Who Is Buying Bonds With Negative Yields? JPMorgan Answers

This in turn goes to address the first question - who was buying bonds as yields plumbed record lows, as it suggests that the bond rally in August was largely driven by VaR insensitive investors such as insurance companies and pension funds rather than VaR sensitive investors. The chart above also provides a partial answer to the second question, because according to JPMorgan, given how high bond volatility is at the moment, there is higher chance that bond volatility subsides rather than rises from here, pointing to lower likelihood of a VaR shock currently relative to last July.

A second common feature of previous bond tantrums or VaR shocks was a rapid deterioration in market liquidity ahead of the shock. And sure enough, there is clear evidence of further deterioration by looking for example at JPM's market depthproxy for 10y UST futures shown in the next chart: "this market depth measure, based on the size of the tightest three bids and asks each day measured in number of contracts, has unwound this year much of the previous improvement seen during 2017 and 2018. And more recently this measure declined further posting a multiyear low in mid-August."

A third feature of previous bond tantrums or VaR shocks was position vulnerability by VaR sensitive investors such as hedge funds and asset managers including CTAs who are active participants in futures markets. Here, as Panigirtzoglou writes, telative to last July, the evidence on investor positioning is more mixed.

1) Movements between government bond yields and the HFRX Systematic Diversified CTA index have almost mirrored each over the past months and this continued to be the case in the most recent weeks. This is shown in the next figure, which depicts a CTA performance index against the average of 10y UST and Bund yields.
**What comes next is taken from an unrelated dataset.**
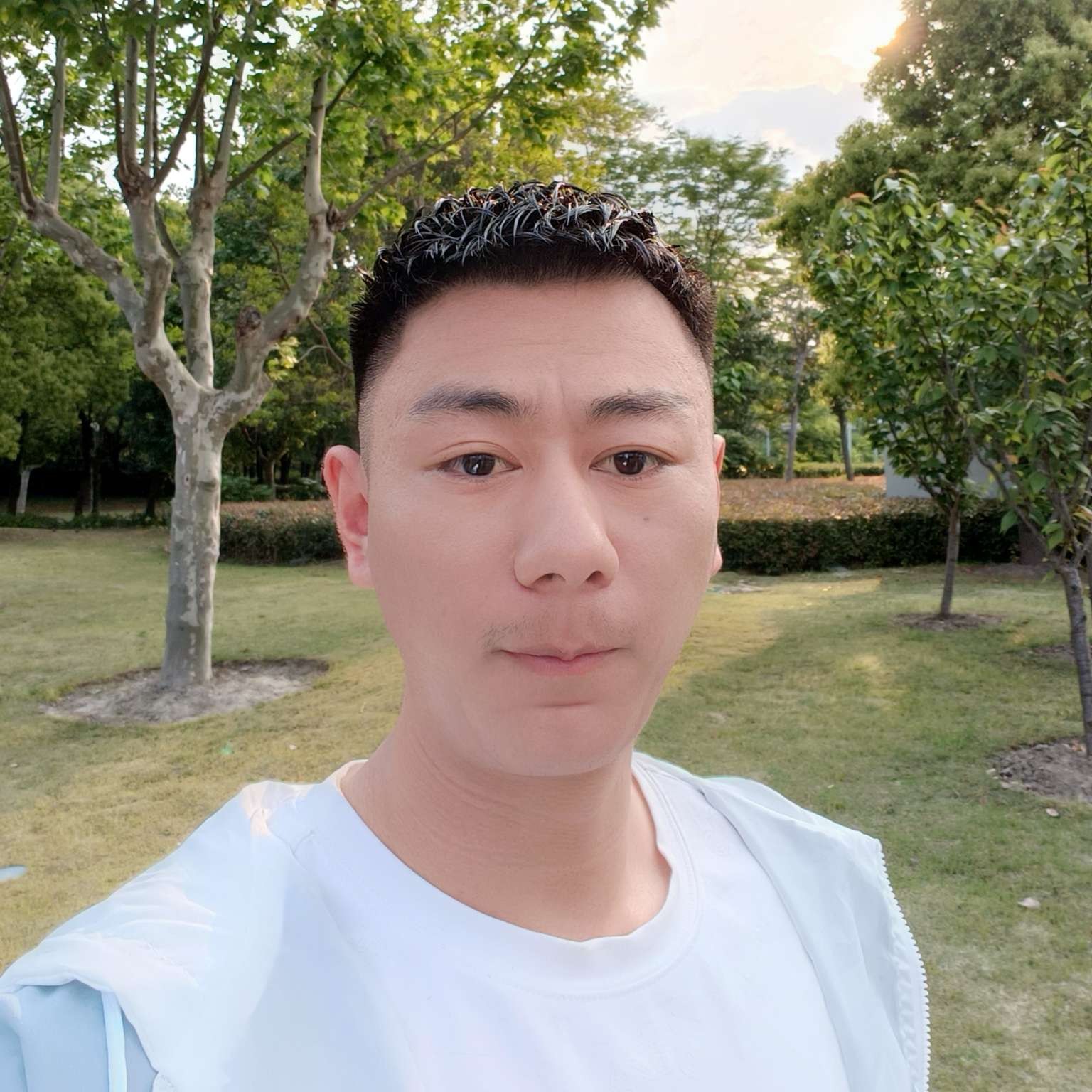 遇见的照片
The CTA performance index spiked over the past months suggesting that CTAs have been increasingly benefiting from the bond rally, something we noted last week when we highlighted the stellar performance of CTA investors in 2019. A continued overhang of long duration positions by CTAs is also implied by JPM's momentum signals for 10y TSY and Bund futures as shown in Figure 4.
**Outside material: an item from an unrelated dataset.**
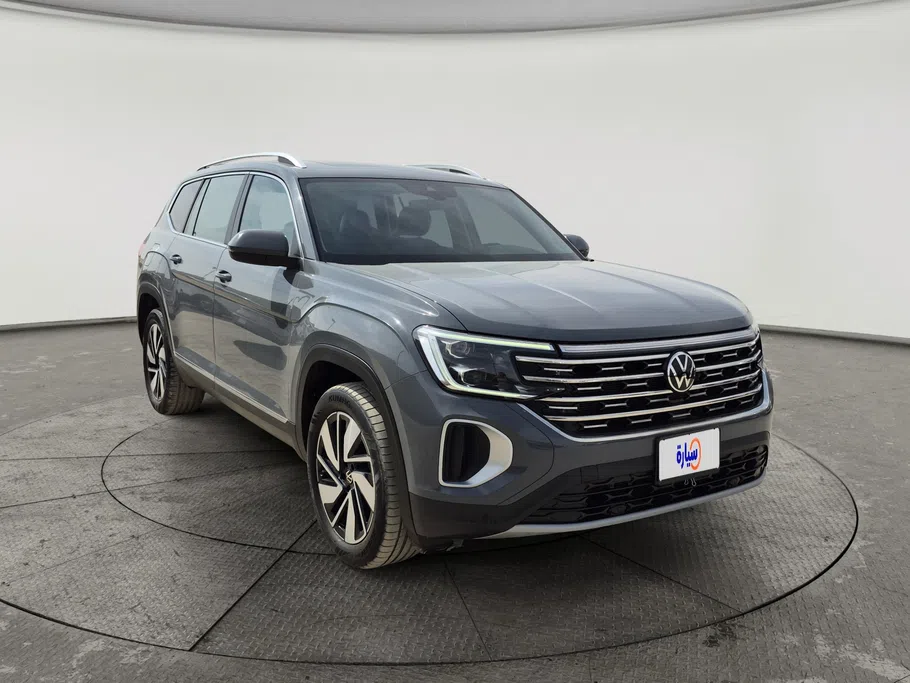 2024 Volkswagen Teramont Comfortline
These momentum signals had been rising up until the end of August to high levels for USTs and very extreme levels for Bunds. The change in momentum over the past week or so has already started putting downward pressure on these momentum signals suggesting that CTAs and other trend following investors might come under pressure to reduce their very elevated bond positions, unless of course bonds get a fresh wind in their sails following Friday's surprisingly poor jobs report.

2) The evidence on real money managers is more mixed: JPM's European client survey, which tends to be less volatile and to exhibit clearer medium-term trends than its US counterpart, showed another large increase in the long duration exposures by our clients over the past month. The current long duration positioning based on the latest survey on August 29th is now matching the previous highs seen in April 2015 ahead of the Bund tantrum at the time.
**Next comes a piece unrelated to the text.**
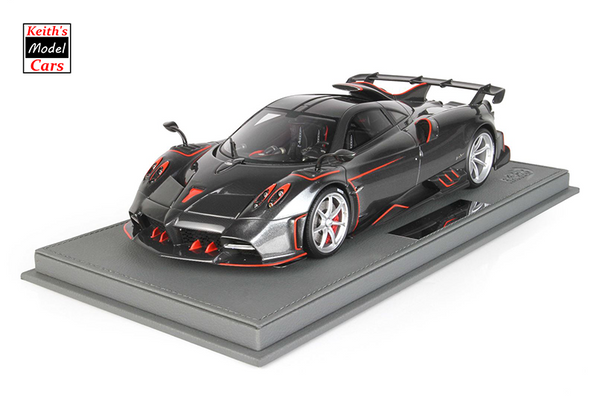 Diecast Models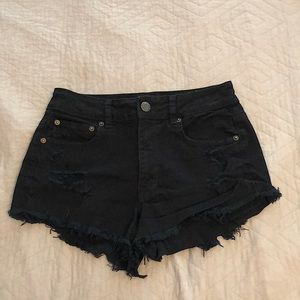 AEO Hi-Rise Festival Shorts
Yet if one looks at the biggest active bond mutual fund managers relative to aggregate bond indices, a different picture emerges. The effective total duration of these bond managers declined in August as shown by Figure 6 and Figure 7, pointing to below rather than above average total duration exposure, especially in the US. This suggests that it is also possible that the rise in bond volatility in August put pressure on VaR-sensitive investors such as bond mutual fund managers to cut their duration positions last month. So if one combines Figure 5, Figure 6 and Figure 7 we conclude that real money managers are currently not as long duration as they were in July.